What are some solutions? Well, I don’t think they are simple at all. Ultimately, there must be a clear understanding for physician-scientists that the initial years of their career, AFTER residency are going to be primarily spent on research (including lots of grant writing-time) and little clinical work. The institutions must be willing to support this but they will only be willing if the people are well selected and they see a high success rate for those they support. I’m not sure this means MORE physician-scientists being trained via MD/PhD or research year programs– I think it might be better right now to support fellows and junior faculty who have clear evidence of successful initial efforts and a commitment to research. But, this is very hard to demonstrate – impossible at the medical school level.

I will pass for now on discussing the role of debt in limiting physician-scientists. A real issue, but I’d rather first discuss these other aspects of developing successful physician-scientists.

Regards

OBP
 
Neuronix said:
I wrote a nice long response to obp and SDN ate it.

Type in an MSWord or text document, then login, then copy and paste. click submit.
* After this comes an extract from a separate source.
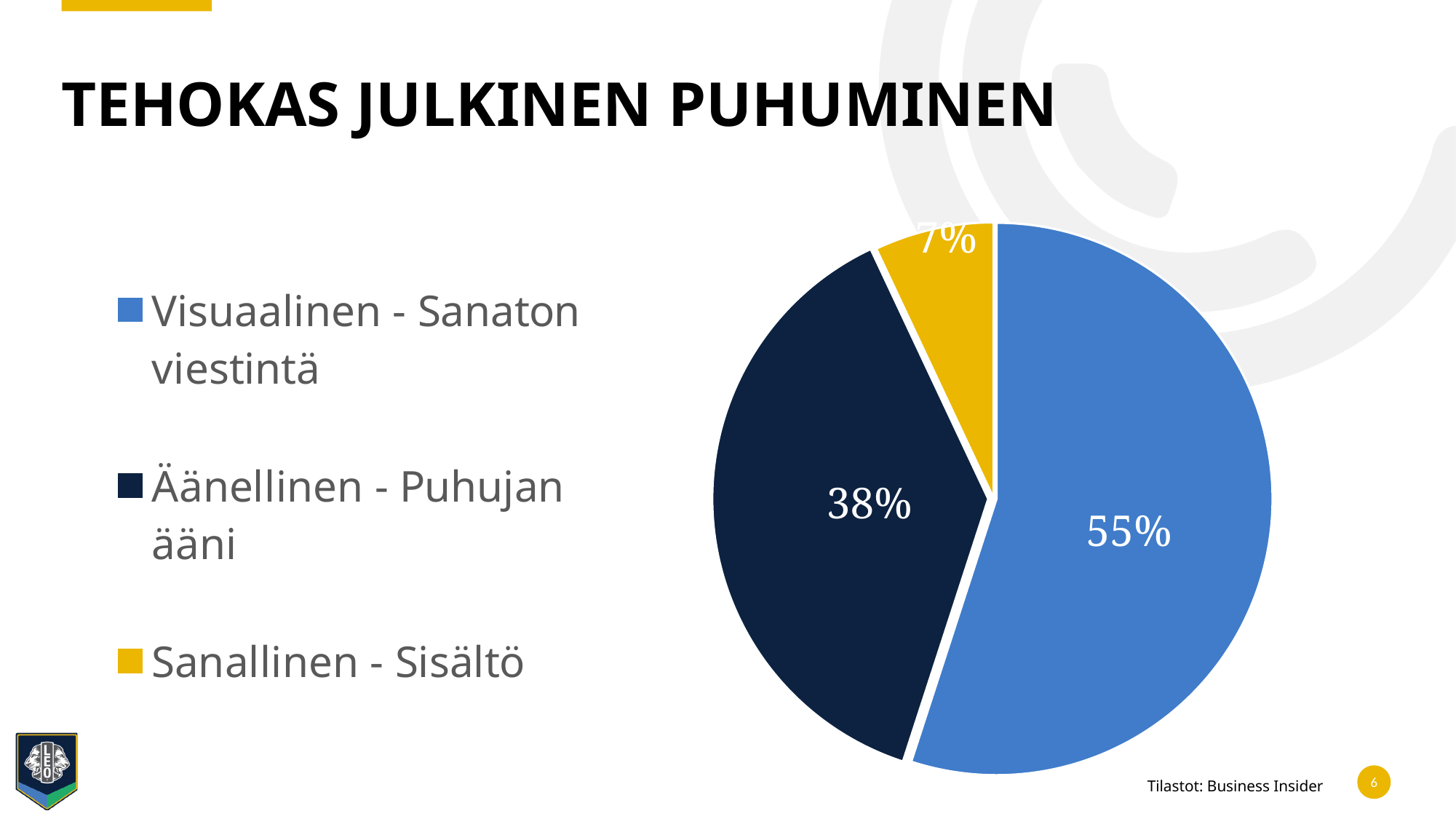
What is the difference in percentage points between "Äänellinen - Puhujan ääni" and "Sanallinen - Sisältö"? 31 percentage points Which category has the largest slice of the pie? Visuaalinen - Sanaton viestintä What kind of chart is shown on the slide? Pie chart What is the title of the slide containing the chart? TEHOKAS JULKINEN PUHUMINEN Which category has the smallest slice of the pie? Sanallinen - Sisältö What is the difference in percentage points between "Visuaalinen - Sanaton viestintä" and "Äänellinen - Puhujan ääni"? 17 percentage points What share of the pie does "Äänellinen - Puhujan ääni" have? 38% What share of the pie does "Sanallinen - Sisältö" have? 7% Which is larger, the slice for "Äänellinen - Puhujan ääni" or the slice for "Sanallinen - Sisältö"? Äänellinen - Puhujan ääni How many slices does the pie chart have? 3 What share of the pie does "Visuaalinen - Sanaton viestintä" have? 55% What colour is the slice for "Sanallinen - Sisältö"? Yellow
Learnt when I used to argue extensively in the Everyone forum.

Or click "preview post" as often as possible so that the memory of your prospective post still stands.
 
Most physician-scientists do basic science research that straight PhD PI's can perform, if not better.(I guess because the glory is in basic science.) So creating a separate RO1 category for physician-scientists is a ridiculous idea. There are some category K grants for these purposes, to the best of my knowledge.

Secondly, start-up funds are not necessarily a bad thing. Maybe most investigators given start-up funds floundered along the way,however, to take away start-up funds for this reason is silly. Science is hard, and who succeeds is not what MCAT, GPA and GRE scores can predict. Not everyone is going is to become famous and publish four major papers a year, but the more promising candidates should be given some financial support.

People always say be wary about throwing money at problems. Nonetheless, a major factor limiting the increase of physician-scientists is money, just as Neuronix has stated.

Even as an MD/PhD graduate, how could you not be tempted to take the private practice cardiology job and make $300,000 a year, as opposed to worry about the next grant and failed experiments? Science is hard--that is a second reason. It is way more easier to be a clinician and make more money.

Let those who love research do it. This AAMC task-force recommendation is brute force. The best it can do is arouse the interest of those who never thought they loved science for the sake of it, or make others hate it even more.